Based on your existing code, it is apparent that there is only one line per person in your Word document and all of the lines have (or should have) the same structure. What you are essentially doing is performing a lookup on a Word file based on a key. VBA has an object that is designed to perform key lookups that are orders of magnitude faster than Word's
.Find method - Scripting.Dictionary. All you need to do is parse the document first as text to build your object.

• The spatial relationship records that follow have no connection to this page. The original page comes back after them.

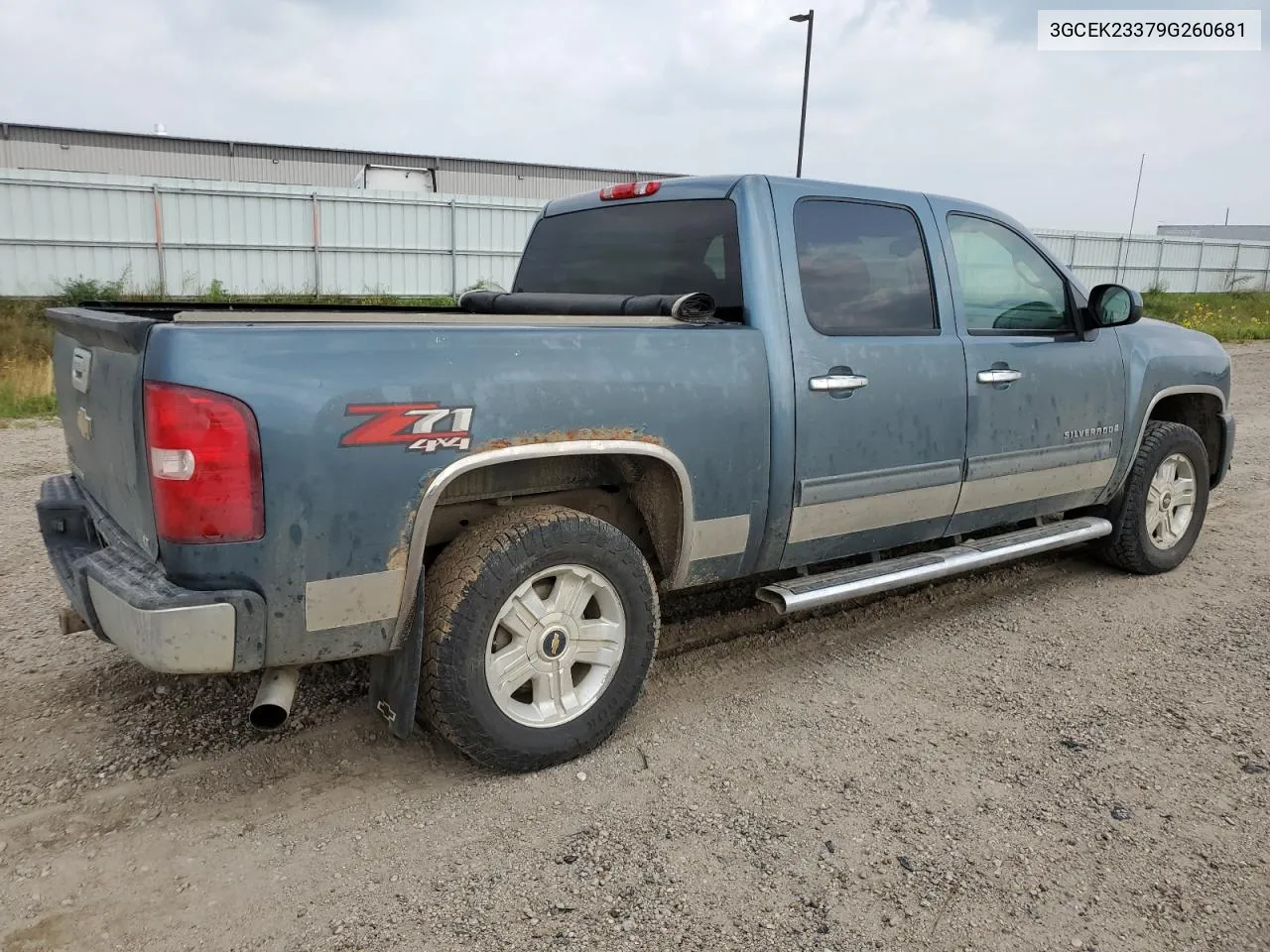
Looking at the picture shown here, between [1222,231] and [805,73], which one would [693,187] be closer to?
[805,73]

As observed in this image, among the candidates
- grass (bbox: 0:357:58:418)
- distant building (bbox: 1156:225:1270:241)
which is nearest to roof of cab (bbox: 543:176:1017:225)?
grass (bbox: 0:357:58:418)

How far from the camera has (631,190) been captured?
4141 mm

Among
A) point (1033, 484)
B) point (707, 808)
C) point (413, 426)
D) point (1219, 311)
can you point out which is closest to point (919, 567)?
Result: point (1033, 484)

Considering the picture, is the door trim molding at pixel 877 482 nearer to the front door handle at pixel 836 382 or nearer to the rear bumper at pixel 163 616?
the front door handle at pixel 836 382

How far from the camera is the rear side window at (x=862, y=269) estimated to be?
3721mm

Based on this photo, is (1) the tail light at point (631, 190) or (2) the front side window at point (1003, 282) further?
(2) the front side window at point (1003, 282)

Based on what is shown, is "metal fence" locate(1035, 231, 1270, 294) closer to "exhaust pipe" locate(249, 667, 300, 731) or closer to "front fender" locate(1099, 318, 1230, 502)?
"front fender" locate(1099, 318, 1230, 502)

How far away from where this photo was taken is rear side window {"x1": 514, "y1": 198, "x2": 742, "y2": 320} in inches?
144

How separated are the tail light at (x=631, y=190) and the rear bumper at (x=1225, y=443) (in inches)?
139

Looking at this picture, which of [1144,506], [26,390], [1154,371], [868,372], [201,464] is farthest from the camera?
[26,390]

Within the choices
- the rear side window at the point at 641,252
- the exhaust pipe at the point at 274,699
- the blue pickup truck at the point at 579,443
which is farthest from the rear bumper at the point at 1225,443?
the exhaust pipe at the point at 274,699

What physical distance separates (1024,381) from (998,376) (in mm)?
200

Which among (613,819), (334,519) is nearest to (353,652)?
(334,519)

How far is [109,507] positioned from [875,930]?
8.16 ft
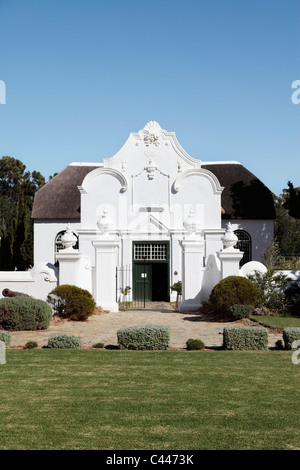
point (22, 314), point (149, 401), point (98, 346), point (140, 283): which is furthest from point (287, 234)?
point (149, 401)

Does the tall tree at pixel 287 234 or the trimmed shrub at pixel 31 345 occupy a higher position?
the tall tree at pixel 287 234

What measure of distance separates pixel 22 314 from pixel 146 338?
458 cm

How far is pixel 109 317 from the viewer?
1788cm

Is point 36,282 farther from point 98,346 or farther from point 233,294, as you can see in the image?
point 98,346

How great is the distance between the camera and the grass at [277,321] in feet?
48.0

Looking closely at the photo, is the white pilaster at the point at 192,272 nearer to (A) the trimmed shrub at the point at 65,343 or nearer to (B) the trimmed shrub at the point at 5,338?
(A) the trimmed shrub at the point at 65,343

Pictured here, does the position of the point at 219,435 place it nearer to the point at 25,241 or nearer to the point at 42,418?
the point at 42,418

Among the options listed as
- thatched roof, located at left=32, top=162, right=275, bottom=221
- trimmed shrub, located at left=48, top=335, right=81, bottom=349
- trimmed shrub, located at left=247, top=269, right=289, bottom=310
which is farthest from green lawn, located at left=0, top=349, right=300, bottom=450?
thatched roof, located at left=32, top=162, right=275, bottom=221

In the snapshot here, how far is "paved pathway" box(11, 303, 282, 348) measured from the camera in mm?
12047

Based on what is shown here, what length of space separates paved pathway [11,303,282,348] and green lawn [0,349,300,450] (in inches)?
79.1

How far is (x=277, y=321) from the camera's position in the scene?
15.8 m

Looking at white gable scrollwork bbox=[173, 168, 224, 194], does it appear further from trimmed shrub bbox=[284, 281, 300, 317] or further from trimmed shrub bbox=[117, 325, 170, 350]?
trimmed shrub bbox=[117, 325, 170, 350]

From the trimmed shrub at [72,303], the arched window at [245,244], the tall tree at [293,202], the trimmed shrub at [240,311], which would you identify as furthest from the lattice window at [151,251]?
the trimmed shrub at [240,311]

For example (with a reference to Microsoft Scripting Runtime):Private Function LoadWordRecords(filepath As String) As Scripting.Dictionary
Dim host As New Word.Application
Dim doc As Word.Document
Dim lines() As String
Set doc = host.Documents.Open(filepath)
'Take the whole document in one shot, and read to an array of paragraphs...
lines = Split(doc.Content.text, vbCr)
'...and dispense with Word.
doc.Close
host.Quit
'Then do whatever you need to do to parse the text into a useful structure:
Dim output As New Scripting.Dictionary
Dim items() As String
Dim i As Integer
'Parse each line in the Word document to extract a key for the line.

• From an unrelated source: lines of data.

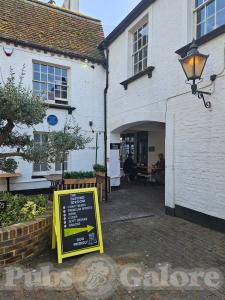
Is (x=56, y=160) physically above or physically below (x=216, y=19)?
below

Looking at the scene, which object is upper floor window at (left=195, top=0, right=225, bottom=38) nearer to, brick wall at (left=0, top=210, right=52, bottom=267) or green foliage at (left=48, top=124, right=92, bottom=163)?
green foliage at (left=48, top=124, right=92, bottom=163)

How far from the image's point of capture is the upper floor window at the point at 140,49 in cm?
856

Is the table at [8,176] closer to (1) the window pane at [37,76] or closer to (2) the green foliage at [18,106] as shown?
(1) the window pane at [37,76]

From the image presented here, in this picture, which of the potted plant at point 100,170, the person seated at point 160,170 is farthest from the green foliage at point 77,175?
the person seated at point 160,170

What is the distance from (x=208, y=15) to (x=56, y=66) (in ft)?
19.7

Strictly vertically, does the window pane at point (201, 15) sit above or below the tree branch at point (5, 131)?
above

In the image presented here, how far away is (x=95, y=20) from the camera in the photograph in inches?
480

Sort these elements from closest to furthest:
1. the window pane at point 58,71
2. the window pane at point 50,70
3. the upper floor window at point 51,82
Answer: the upper floor window at point 51,82 → the window pane at point 50,70 → the window pane at point 58,71

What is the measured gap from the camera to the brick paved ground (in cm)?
325

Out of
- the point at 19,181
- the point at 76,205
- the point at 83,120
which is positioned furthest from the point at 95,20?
the point at 76,205

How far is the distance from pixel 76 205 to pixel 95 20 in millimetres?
Result: 10406

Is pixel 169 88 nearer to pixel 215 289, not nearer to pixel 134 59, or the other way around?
pixel 134 59

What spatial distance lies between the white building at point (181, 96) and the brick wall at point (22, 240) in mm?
3470

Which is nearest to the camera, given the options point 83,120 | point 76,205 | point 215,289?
point 215,289
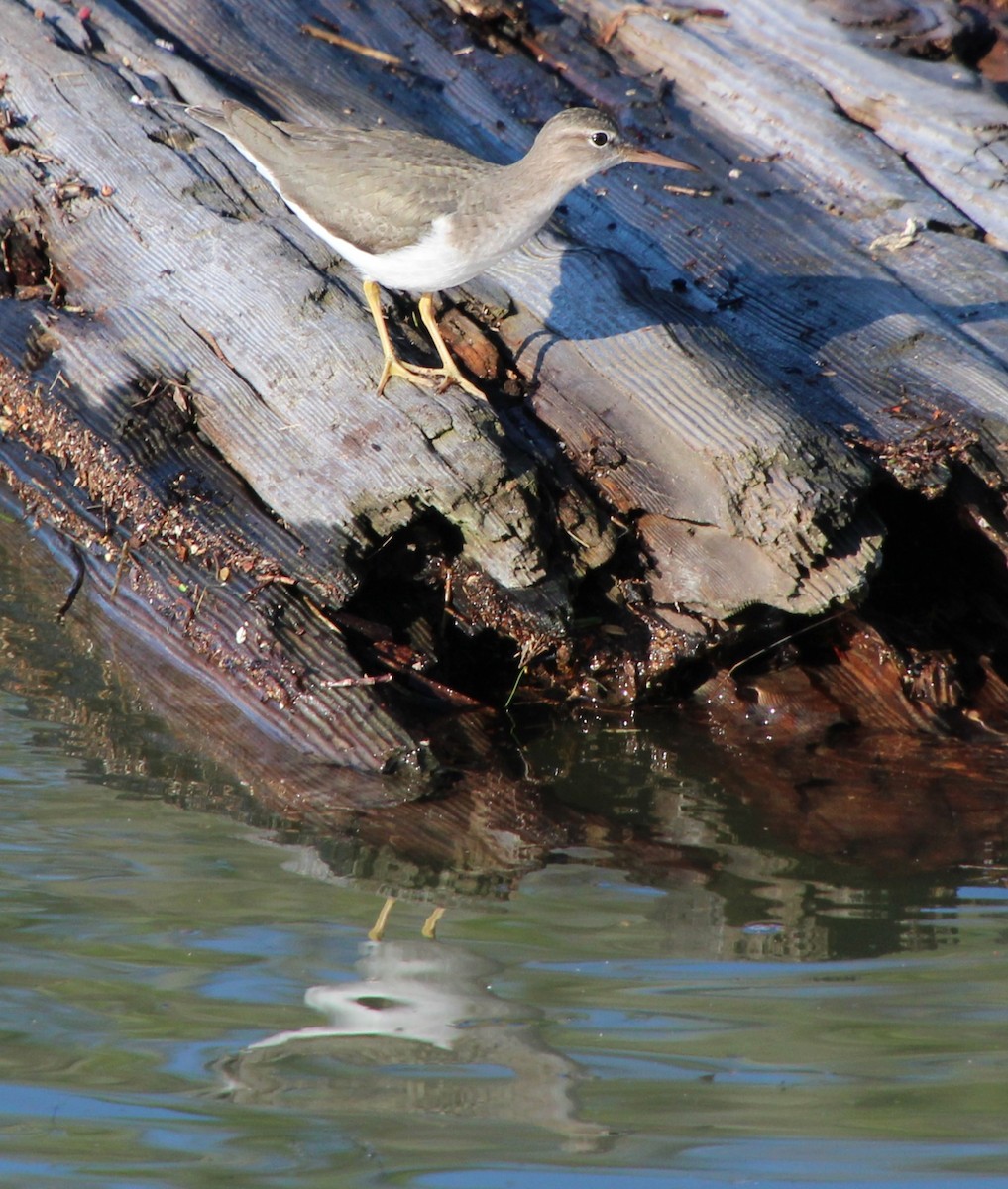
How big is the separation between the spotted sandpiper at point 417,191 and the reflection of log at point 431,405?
0.70 ft

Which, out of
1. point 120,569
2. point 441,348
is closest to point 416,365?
point 441,348

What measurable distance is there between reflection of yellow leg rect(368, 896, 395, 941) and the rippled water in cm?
3

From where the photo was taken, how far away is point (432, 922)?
3496 millimetres

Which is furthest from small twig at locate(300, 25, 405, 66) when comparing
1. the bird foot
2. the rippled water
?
the rippled water

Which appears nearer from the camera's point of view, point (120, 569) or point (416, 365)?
point (416, 365)

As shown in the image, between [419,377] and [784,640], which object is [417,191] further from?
[784,640]

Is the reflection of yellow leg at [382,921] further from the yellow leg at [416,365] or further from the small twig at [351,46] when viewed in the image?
the small twig at [351,46]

For i = 0 To UBound(lines)
'Add whatever you need to validate the paragraph you're parsing.
'Test the input line to see if it contains a comma.
If (InStr(1, lines(i), ",") > 0) Then
'Split into an array from the comma delimited string.
items = Split(lines(i), ",")
'Add the resulting item to the Dictionary with the key defined
'as the first 2 elements and the value as the remainder of the line.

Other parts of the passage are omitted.